When it comes to people, the challenge is mindsets – achieving a consensus while maintaining the interests of multiple stakeholders.
Checks and balances
NDY senior project consultant Daniel Porragas, Affil.AIRAH, shares some common data validation techniques.
Range checks: This involves setting an acceptable range of values for a dataset. For instance, for a temperature sensor in a building, any values outside a plausible range (such as -50°C or 100°C) can be identified as likely errors.
Consistency checks: This ensures that the data doesn’t contradict other data. For instance, if two sensors in the same area of a building give very different temperature readings, there may be an inconsistency.
Completeness checks: This validates that no essential data is missing. If a sensor is supposed to provide data every 15 minutes and there is a two-hour gap in the data, a completeness check would flag this.
Format checks: This checks if the data is in the correct format.
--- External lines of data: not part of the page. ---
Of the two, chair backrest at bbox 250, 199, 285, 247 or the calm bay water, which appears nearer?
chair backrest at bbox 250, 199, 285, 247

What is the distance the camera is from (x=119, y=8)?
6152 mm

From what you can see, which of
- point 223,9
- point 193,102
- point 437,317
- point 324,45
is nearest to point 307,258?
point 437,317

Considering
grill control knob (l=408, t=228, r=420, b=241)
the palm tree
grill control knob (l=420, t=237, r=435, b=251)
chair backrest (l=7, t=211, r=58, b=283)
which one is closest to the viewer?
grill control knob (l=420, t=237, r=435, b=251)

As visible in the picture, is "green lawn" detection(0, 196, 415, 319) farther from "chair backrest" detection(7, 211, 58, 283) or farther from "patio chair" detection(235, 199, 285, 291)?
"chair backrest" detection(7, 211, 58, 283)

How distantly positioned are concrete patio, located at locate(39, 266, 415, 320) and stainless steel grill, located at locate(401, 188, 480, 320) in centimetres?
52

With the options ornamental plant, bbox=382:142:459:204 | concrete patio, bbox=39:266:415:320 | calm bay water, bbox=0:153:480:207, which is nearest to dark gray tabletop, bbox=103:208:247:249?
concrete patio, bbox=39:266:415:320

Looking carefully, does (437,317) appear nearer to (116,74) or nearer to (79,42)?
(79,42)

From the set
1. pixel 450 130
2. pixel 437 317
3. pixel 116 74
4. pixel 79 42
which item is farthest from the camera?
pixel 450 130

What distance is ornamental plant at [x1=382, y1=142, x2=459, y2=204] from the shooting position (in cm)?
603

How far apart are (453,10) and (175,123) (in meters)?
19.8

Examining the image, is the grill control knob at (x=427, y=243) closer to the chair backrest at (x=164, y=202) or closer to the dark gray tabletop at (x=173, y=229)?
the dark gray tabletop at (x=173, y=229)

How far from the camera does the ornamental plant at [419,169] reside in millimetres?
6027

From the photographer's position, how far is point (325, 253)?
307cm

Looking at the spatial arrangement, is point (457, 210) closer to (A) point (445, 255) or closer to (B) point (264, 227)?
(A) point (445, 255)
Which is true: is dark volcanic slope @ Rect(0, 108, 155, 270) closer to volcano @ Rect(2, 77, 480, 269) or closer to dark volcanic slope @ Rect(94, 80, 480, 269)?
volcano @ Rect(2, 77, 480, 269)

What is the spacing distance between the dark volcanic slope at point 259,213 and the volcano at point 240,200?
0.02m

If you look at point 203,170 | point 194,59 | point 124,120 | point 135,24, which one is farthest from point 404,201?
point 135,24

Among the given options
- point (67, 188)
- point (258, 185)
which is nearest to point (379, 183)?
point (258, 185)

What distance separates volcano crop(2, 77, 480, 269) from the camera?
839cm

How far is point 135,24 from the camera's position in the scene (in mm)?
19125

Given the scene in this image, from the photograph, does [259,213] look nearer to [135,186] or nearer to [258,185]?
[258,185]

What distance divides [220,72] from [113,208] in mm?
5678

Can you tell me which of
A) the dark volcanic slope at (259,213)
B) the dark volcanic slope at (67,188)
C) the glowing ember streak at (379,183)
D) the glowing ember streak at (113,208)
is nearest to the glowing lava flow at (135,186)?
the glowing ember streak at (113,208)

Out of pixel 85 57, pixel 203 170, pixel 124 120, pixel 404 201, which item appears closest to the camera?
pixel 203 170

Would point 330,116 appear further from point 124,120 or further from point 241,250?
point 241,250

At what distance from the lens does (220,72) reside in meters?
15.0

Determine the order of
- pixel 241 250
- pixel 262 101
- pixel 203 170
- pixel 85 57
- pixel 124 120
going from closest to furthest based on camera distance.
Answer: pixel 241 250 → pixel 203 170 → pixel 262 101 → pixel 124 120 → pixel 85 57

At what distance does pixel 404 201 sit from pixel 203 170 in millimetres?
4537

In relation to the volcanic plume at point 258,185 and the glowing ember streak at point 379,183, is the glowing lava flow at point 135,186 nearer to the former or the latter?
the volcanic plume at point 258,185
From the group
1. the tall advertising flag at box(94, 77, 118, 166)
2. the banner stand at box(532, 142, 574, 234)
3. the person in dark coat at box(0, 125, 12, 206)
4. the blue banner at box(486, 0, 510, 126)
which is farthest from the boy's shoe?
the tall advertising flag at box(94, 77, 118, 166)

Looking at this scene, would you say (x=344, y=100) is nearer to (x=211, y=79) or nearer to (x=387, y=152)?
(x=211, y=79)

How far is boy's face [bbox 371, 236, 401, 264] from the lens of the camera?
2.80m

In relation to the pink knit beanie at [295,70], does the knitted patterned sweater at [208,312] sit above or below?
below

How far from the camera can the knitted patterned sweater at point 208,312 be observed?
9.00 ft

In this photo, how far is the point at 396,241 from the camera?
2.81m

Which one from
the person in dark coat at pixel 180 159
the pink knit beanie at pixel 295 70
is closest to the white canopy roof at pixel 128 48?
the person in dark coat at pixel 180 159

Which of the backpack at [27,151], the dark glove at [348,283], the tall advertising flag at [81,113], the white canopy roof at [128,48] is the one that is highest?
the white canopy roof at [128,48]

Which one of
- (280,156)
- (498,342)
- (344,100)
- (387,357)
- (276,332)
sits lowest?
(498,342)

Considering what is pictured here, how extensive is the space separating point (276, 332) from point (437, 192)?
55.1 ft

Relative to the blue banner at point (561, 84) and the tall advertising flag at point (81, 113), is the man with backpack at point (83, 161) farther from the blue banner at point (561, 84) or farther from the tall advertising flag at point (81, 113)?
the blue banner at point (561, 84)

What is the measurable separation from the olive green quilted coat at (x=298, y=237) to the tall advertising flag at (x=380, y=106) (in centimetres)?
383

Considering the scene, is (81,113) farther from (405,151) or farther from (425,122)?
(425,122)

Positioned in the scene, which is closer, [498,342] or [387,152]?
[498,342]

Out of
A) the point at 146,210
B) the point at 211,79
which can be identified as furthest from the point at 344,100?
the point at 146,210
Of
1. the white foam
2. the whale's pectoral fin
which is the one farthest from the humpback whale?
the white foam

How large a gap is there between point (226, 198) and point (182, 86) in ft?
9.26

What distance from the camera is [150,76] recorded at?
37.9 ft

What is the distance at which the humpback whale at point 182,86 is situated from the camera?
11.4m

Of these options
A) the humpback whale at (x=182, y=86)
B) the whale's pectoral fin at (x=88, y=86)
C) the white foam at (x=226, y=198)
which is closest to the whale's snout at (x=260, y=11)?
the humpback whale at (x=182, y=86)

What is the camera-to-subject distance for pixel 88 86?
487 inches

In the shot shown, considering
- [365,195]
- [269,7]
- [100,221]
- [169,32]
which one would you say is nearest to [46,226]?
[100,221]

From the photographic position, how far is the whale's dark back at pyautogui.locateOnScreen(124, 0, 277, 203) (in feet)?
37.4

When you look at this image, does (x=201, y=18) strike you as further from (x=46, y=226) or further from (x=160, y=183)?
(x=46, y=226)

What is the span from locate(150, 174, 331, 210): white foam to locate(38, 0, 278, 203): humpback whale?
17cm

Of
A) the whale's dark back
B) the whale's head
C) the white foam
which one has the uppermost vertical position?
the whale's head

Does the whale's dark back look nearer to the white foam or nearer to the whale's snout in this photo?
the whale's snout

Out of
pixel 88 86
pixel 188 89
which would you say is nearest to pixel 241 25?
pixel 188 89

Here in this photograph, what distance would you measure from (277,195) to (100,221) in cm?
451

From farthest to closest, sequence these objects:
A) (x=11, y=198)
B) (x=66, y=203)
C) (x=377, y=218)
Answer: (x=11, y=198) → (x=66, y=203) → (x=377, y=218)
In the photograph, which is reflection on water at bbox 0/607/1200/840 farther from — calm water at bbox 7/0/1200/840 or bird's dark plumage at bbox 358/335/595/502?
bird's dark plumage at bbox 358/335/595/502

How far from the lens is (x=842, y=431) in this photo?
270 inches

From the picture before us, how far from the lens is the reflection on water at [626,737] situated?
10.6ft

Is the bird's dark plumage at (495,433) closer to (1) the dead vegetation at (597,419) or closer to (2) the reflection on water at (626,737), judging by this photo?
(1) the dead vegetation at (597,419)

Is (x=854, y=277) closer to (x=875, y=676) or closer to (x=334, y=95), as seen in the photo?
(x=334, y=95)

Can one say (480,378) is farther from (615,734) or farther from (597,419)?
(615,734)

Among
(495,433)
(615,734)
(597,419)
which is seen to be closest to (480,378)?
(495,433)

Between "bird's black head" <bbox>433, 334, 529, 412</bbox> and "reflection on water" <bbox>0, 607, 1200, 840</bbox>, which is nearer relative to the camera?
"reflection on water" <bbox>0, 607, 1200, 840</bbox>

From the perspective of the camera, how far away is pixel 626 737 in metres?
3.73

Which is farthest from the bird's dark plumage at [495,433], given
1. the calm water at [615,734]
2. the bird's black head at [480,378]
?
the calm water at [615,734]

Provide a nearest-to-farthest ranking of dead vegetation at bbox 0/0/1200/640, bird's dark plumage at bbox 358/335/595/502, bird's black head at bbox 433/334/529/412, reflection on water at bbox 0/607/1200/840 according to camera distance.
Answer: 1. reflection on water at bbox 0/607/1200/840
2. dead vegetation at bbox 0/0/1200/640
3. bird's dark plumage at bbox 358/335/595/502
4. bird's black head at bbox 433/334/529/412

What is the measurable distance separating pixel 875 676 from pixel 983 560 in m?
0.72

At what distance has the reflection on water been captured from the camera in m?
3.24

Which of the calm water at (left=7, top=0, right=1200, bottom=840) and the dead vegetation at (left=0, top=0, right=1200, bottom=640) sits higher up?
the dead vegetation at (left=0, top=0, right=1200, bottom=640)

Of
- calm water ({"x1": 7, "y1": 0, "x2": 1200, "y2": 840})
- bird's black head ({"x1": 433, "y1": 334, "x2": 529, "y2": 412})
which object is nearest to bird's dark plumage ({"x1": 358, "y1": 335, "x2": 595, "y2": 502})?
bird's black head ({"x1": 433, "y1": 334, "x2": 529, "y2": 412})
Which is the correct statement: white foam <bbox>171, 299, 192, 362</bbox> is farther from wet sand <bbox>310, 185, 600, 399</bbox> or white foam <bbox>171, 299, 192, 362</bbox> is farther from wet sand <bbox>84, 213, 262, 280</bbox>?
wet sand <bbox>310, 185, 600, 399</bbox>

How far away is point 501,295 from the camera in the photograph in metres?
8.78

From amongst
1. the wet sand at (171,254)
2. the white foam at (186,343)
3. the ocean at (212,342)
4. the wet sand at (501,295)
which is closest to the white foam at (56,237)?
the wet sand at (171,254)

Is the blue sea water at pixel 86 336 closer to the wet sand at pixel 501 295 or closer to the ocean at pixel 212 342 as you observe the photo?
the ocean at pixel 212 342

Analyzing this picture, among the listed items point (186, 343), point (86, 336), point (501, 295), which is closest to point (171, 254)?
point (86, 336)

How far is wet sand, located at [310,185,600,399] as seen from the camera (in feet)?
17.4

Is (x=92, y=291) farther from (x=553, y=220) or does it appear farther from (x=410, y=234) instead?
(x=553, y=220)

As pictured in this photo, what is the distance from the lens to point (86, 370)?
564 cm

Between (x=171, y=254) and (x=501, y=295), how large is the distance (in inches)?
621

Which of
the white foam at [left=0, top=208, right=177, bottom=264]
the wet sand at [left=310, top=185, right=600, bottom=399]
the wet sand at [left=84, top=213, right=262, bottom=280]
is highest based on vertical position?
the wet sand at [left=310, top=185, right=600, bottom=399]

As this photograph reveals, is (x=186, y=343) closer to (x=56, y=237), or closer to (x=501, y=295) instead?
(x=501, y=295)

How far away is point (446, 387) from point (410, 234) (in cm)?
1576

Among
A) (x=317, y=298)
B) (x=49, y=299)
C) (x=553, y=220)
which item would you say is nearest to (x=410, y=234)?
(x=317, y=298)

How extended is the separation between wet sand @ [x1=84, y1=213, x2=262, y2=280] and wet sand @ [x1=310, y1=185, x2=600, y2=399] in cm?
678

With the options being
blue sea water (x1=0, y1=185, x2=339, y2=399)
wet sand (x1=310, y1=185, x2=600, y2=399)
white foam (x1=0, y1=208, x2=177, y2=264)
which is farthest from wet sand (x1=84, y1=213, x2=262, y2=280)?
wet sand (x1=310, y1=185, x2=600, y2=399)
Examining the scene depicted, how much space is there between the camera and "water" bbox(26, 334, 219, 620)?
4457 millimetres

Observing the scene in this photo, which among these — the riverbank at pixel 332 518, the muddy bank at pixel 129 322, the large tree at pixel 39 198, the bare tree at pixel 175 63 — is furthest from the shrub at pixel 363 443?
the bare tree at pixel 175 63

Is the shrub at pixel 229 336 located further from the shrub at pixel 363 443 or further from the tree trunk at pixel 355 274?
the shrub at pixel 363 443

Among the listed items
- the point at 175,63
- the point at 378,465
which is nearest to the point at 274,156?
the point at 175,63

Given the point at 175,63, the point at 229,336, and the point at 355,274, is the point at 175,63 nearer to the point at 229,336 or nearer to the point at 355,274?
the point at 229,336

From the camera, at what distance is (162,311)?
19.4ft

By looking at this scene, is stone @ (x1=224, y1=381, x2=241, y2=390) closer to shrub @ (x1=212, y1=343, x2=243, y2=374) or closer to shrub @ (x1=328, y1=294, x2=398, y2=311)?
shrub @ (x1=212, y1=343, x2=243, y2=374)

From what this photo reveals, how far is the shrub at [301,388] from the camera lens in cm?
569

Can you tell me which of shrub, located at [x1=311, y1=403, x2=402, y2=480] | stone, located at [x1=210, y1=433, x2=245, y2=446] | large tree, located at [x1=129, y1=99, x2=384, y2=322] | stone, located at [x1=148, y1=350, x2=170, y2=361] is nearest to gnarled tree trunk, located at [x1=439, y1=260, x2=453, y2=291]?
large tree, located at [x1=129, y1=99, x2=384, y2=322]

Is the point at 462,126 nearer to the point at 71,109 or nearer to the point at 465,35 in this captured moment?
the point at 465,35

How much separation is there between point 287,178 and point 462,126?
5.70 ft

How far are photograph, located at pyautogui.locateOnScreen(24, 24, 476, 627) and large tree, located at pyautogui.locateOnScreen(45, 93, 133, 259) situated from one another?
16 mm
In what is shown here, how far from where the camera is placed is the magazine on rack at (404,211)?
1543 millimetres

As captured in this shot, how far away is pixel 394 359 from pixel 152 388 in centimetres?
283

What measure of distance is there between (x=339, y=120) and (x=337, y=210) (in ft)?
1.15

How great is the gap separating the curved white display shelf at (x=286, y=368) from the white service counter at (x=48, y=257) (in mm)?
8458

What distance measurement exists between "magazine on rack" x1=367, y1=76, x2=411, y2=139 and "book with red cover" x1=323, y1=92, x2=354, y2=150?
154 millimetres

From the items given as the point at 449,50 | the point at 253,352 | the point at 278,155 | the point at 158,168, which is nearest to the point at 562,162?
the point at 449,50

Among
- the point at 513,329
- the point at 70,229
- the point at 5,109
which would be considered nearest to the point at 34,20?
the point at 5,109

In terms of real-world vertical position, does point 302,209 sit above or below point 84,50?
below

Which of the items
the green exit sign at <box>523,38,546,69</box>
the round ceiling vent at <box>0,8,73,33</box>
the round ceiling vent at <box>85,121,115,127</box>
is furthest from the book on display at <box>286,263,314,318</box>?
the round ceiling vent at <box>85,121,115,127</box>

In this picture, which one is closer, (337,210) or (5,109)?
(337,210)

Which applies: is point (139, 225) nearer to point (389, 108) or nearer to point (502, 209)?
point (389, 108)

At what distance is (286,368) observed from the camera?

For example, dates should be in a specific format (e.g., MM-DD-YYYY), and numerical data should not contain letters.
Cross-checks: This compares data from different sources. For example, data from a light sensor could be cross-checked with the time of day and expected sunlight levels.
Data profiling: This involves statistical analysis and assessment of data for consistency and uniqueness.
Machine learning advanced methods: These can use machine learning or AI to identify anomalies or patterns that may signify data issues.
What happens if industry does not continue to innovate in this space?
DP: Progress in this field can trigger a beneficial cycle. As data validation techniques become more refined, innovative companies, industry organisations, and academic institutions can devote their efforts to analysing, modelling, and testing new data-driven technologies. This advancement reduces the need to constantly mitigate issues caused by data mistrust or resources spent in rectification, which are common when working with unreliable data. Consequently, these stakeholders can focus on driving forward meaningful innovations, promoting both efficiency and growth in the industry.
EK: Ontologies are essential for enabling seamless data interoperability and integration across diverse systems and domains. Their absence could impede the smooth exchange and integration of data, imposing limitations on collaboration and slowing progress.
To ensure the continuous development and enhancement of ontologies, it is crucial to foster collaborative efforts, initiate standardisation initiatives, and actively involve industry experts and researchers.
We consider AIRAH’s Big Bata STG to be a platform for nurturing individuals and fostering innovative ideas that can educate the industry about the advantages of data harmonisation.
RH: If we don’t, someone else will. There are already multiple open-source initiatives that are aiming to democratise data and make it more easily accessible and understandable. Those who do find ways to structure their data in accordance with emerging demands will succeed and will be well positioned to create meaningful partnerships with their clients
RG: Change and innovation in technology is always slowed by a general comfort level in the status quo. To reference a quote commonly attributed to Henry Ford: “If I had asked people what they wanted, they would have said faster horses.” The users of a technology should be engaged and consulted.
At the end of the day, they will be part of the solution. If industry does not continue to drive innovation in this space, the plethora of implementations and an effective narrowing of the consensus could be delayed, and cost more in the long run
Change and innovation in technology is always slowed by a general comfort level in the status quo.